C’était l’évidence même à la découverte du métrage, le personnage de Roy McBride est quelqu’un atteint de troubles du spectre autistique. Toute la construction narrative est basée là-dessus, l'évolution du personnage aussi, idem pour la forme visuelle et l’interprétation, et c’est quelque chose qui se confirme en s’informant sur les premières versions du script, où Gray rendait explicite ce point, pour finalement décider de rendre la chose plus subtile (à raison).

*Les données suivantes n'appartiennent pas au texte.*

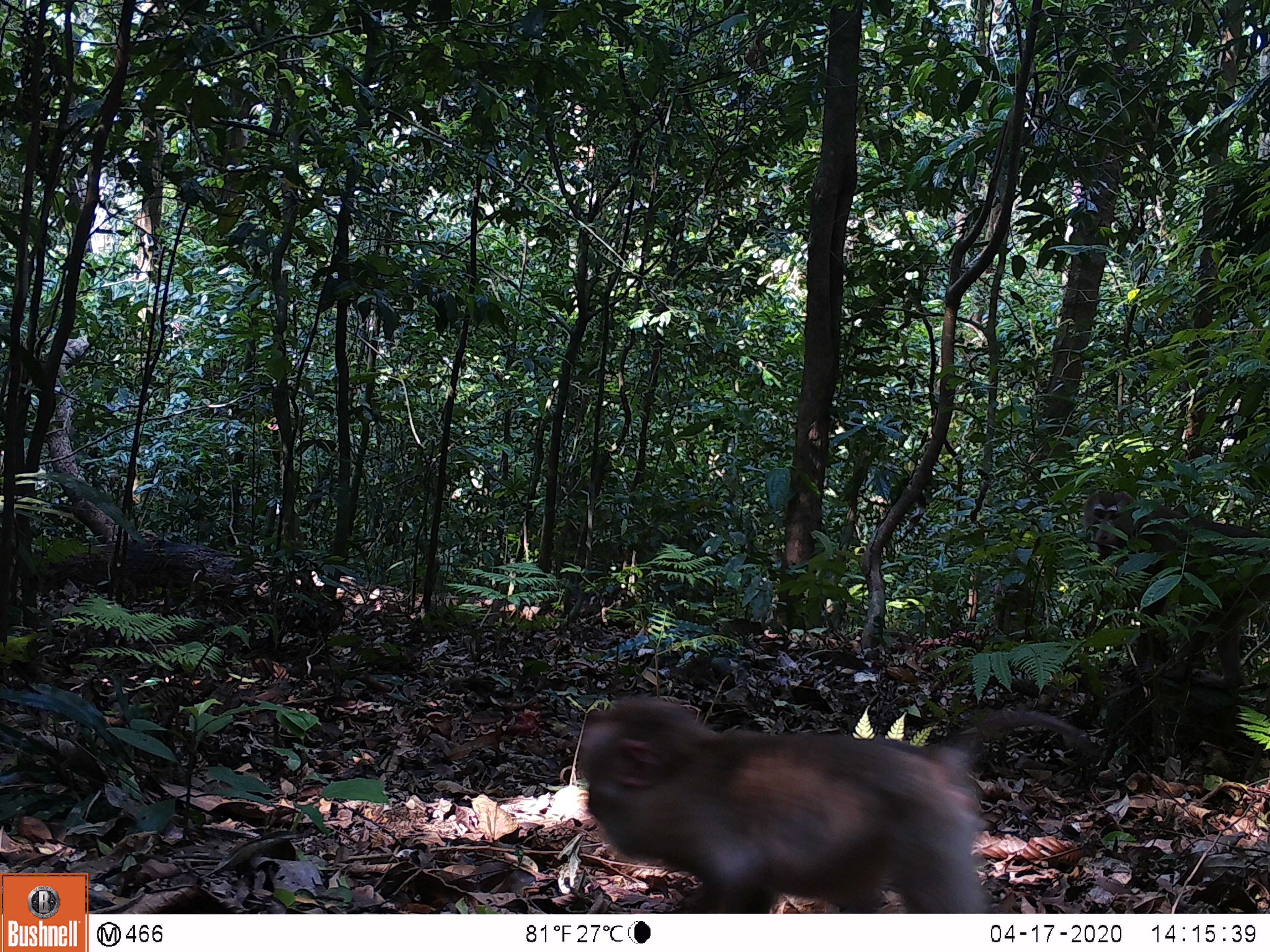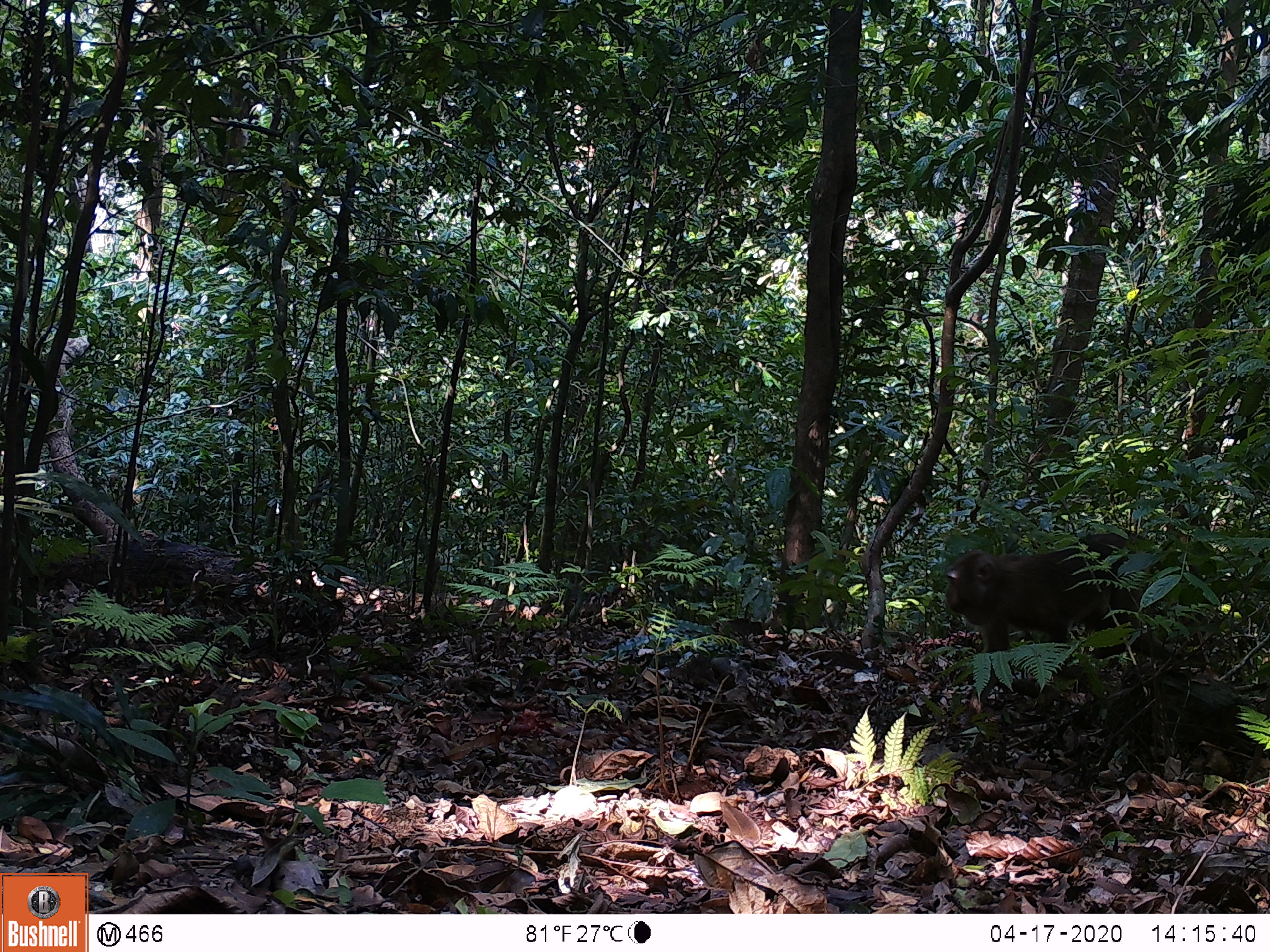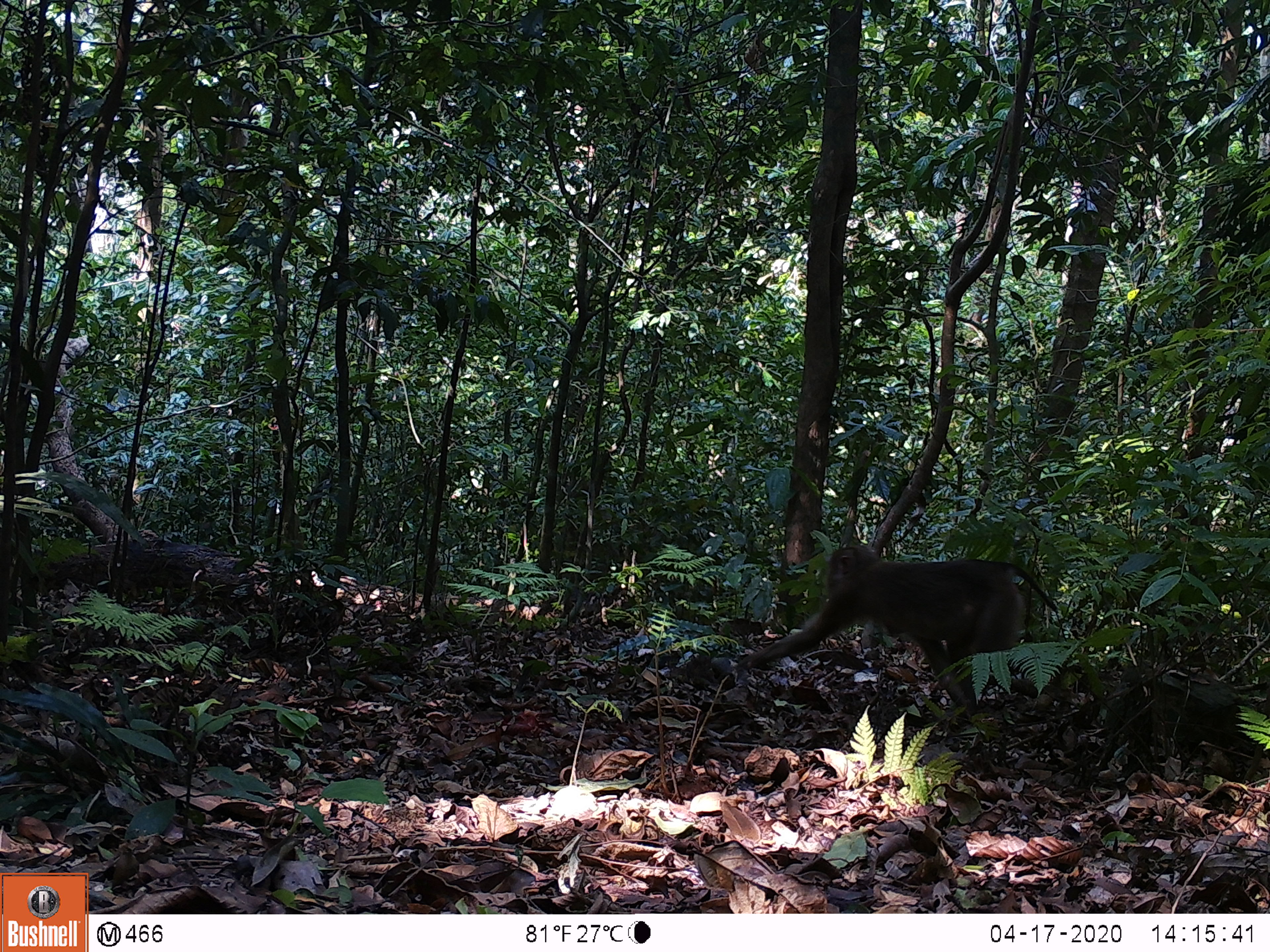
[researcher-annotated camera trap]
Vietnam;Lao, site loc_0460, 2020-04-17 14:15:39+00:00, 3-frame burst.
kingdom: Animalia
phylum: Chordata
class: Mammalia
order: Primates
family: Cercopithecidae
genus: Macaca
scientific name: Macaca nemestrina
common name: pig-tailed macaque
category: pig tailed macaque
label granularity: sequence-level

Cela rend le film d’autant plus captivant à mon sens car ça transforme la quête du personnage en quelque chose de bien plus puissant, et à la fin ce n’est pas tant la question d’avoir retrouvé le père qui importe, mais plutôt celui d’avoir laissé de côté ce qui l’empêchait d’avancer (le départ du père à un jeune âge, après tout, pourrait être la cause des troubles de Roy), et de pouvoir s’ouvrir vers l’extérieur (le film commence avec un monologue où McBride précise qu’il déteste être touché, et la première chose qu’il fait à son retour sur Terre est de prendre une main tendue pour être relevé, c’est symboliquement très fort).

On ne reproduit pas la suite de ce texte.